Often when I speak with students, I discover they are searching for their own path as much as anyone else of any age. Humbled, I realize and say, “Dream and do.” Every dream has potential when you put a little energy into it. Make a list of dreams, learn what you need to learn to do it and then as each dream is realized – cross it off and then keep adding to the list.
I recall meeting Steven Spieldberg at an awards dinner in Los Angeles years ago. I asked him, “How do you create?” His answer was, I dream and then I do it.
Premier gifted athletes tell of visualizing where they want to go, tirelessly training and then trying their best. Sage advice follows, don’t be afraid to fail. Failing is just another way to make adjustments to your training.

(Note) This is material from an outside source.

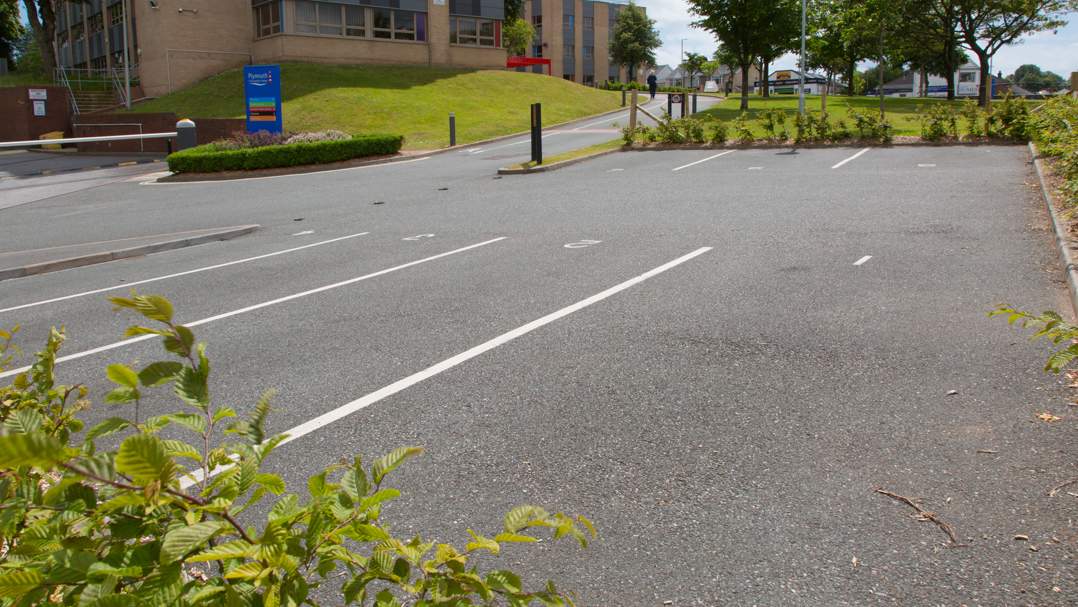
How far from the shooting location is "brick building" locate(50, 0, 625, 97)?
133ft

When Betrand Piccard speaks of his successful journey around the world, he starts with his previous failed attempts. His dream to be the first to fly around the world in a balloon was so strong, that he kept trying. Success was achieved on the third attempt with Brian Jones as his partner.
Thomas Friedman recently wrote, “societies that can nurture people with the ability to imagine and spin off new ideas will thrive.” His New York Times column of November 21, 2009 shares a global perspective of the value of imagination, creativity as well as social responsibility.
Extraordinary people dream, learn and then do.
By Keri Douglas, writer/photographer, Washington, D.C.